Tutti i trucchi per una sua buona riuscita: dalla temperaura dell'olio (più bassa è più salutare), alla quantità, ai componenti: lo chef Stefano Ciotti ci svela i segreti per preparare la base per antonomasia di molti piatti della cucina italiana
Il ragù non può farne a meno, ma anche il risotto, la pasta con le vongole e l’arrosto. Difficile trovare pietanze degne del loro nome cucinate senza il soffritto, la base per antonomasia di moltissime preparazioni gustose della cucina italiana. Ma un vento nuovo soffia, in direzione manco a dirlo salutista, anche per questo celebre pilastro dell’arte culinaria tricolore, tramandato dalle nonne e sempre decisamente attuale.
A parlarcene è Stefano Ciotti, quotato chef romagnolo (premio come migliore chef emergente nel giugno 2009, ndr ) alla guida del Carducci 76, elegante ristorante a Cattolica (Rn). La sua svolta non tocca tanto i componenti del soffritto, (che poi non è uno, guai a parlarne al singolare, ma sono tanti, e di questo vi diremo più avanti), ma riguarda la temperatura dell’olio o della materia grassa utilizzata in sua alternativa.

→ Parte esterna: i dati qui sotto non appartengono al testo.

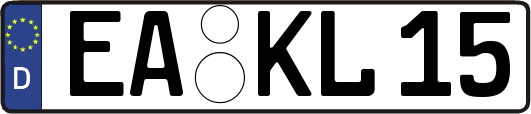 EA-KL15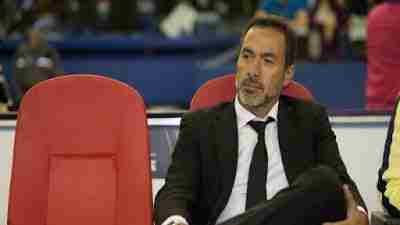 Gustavo Matosas destituido del Al-Hilal Saudi Football Club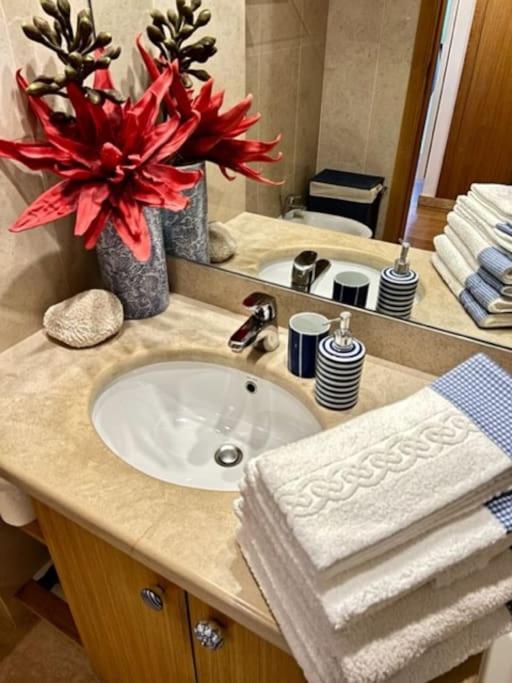 Apartment Becas House - *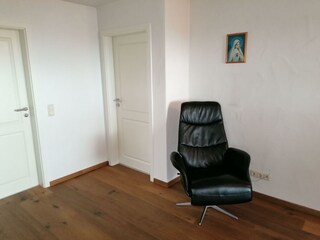 Farrenkopf-Relaxsessel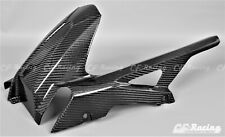 2018-2021 Suzuki GSX-S750 Rear Hugger - 100% Carbon Fiber picture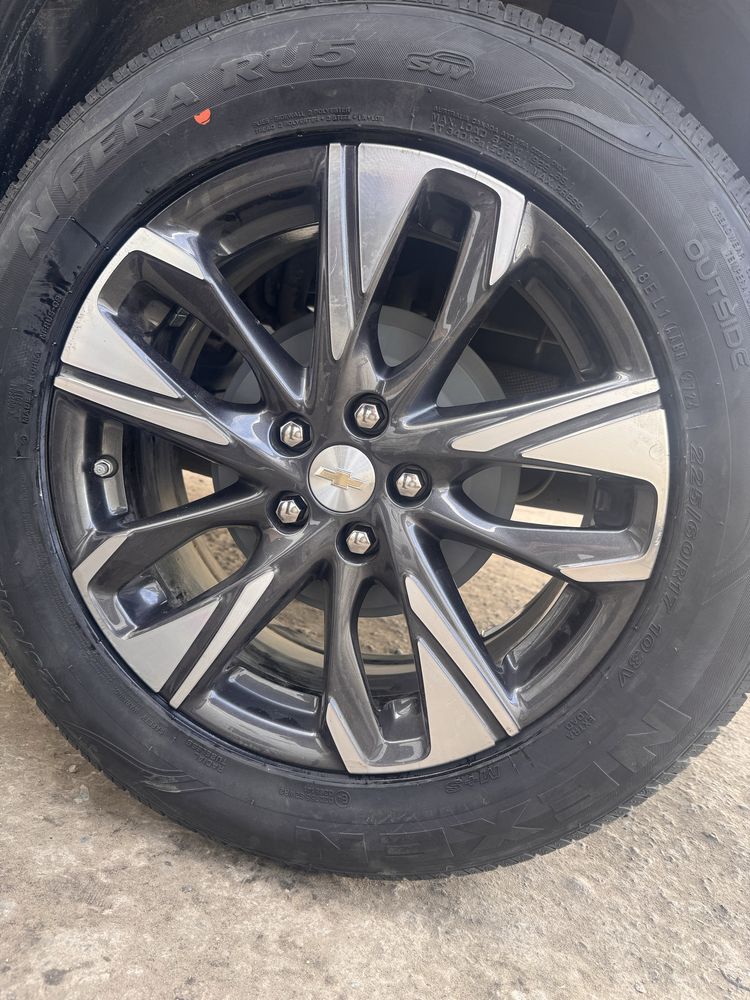 Tracker Premier Plus 2024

Affinché i cibi preparati risultino più sani, più digeribili, ma ugualmente saporiti.
Con una premessa, la sua, che ci fa già capire tante cose. «Chi mi ha influenzato di più nel modo di cucinare è sicuramente mia madre, sono i suoi sapori che hanno forgiato la mia cucina, che ancora mi ispirano perché hanno la solidità di un mondo autentico».
Ma passiamo a scoprire i segreti che ci ha svelato questo mago dei fornelli legato alla tradizione e ai sapori della sua terra. Tanto per cominciare, partiamo dalla definizione di soffritto. «È l’assemblaggio di ingredienti aromatici – ci dice – con materia grassa, che vengono appunto soffritti. La materia grassa è prevalentemente olio extravergine d’oliva, noi da queste parti non usiamo il burro». Ma gli ingredienti da far soffriggere quali sono esattamente? «Non esiste un solo tipo di soffritto, ma a seconda dei piatti da cucinare si scelgono elementi diversi. Facciamo qualche esempio: si può mettere nell’olio solo aglio tritato, o solo scalogno tritato, oppure cipolla, sedano e carote. Per un piatto di spaghetti alle vongole, faremo un soffritto marino a base di olio, aglio e gambi di prezzemolo. E specifico i gambi e non le foglie, perché sono più tenaci, più resistenti con l’olio ad elevate temperatura soffrono meno, ma rilasciano un bel sapore intenso. Per fare un ragù di carne, invece, faremo un soffritto a base di cipolla, sedano e carota”.
Come premessa, un trucchetto iniziale riguarda la preparazione del trito: per gestire il procedimento al meglio è bene preparare quantitativi ingenti da insacchettare sottovuoto prima, in modo da potenziarne i profumi prima dell’utilizzo.
Veniamo alla cottura, perché è qui che la lezione di Ciotti svela i suoi più pregnanti segreti: «Gli elementi vanno messi nell’olio a freddo, si parte dal fornello spento dunque e si immerge tutto insieme, si mescola e poi si accende la fiamma. Adoperando un ampio tegame, non una padella. Nel soffritto tradizionale si raggiungono i 100° Cdi temperatura. Ma questo fa male. Per raggiungere un ottimo compromesso tra gusto e salute, invece, bisogna tenere il fuoco basso e non superare i 60-65° C. Solo così si mantengono intatte le proprietà nutrizionali dell’olio, che non si ossida, e degli altri elementi. Raggiunta la soglia limite della temperatura - che si riconosce anche a occhio nudo, quando la cipolla o lo scalogno diventano traslucidi - a quel punto è pronto per versarci gli altri elementi della preparazione. Che si tratti dell’acqua delle vongole, o della carne del ragù e via dicendo».
Ma così possiamo parlare sempre di soffritto? «No, io questa versione la chiamo “Infusione forzata”: il palato non ne risente, ma la salute ne beneficia».
La quantità di olio da mettere insieme agli aromi, è un altro di quei dubbi che aleggia da sempre sul soffritto: «L’olio deve quasi coprire il trito di aromi, dev’essere proprio a filo, né più, né meno».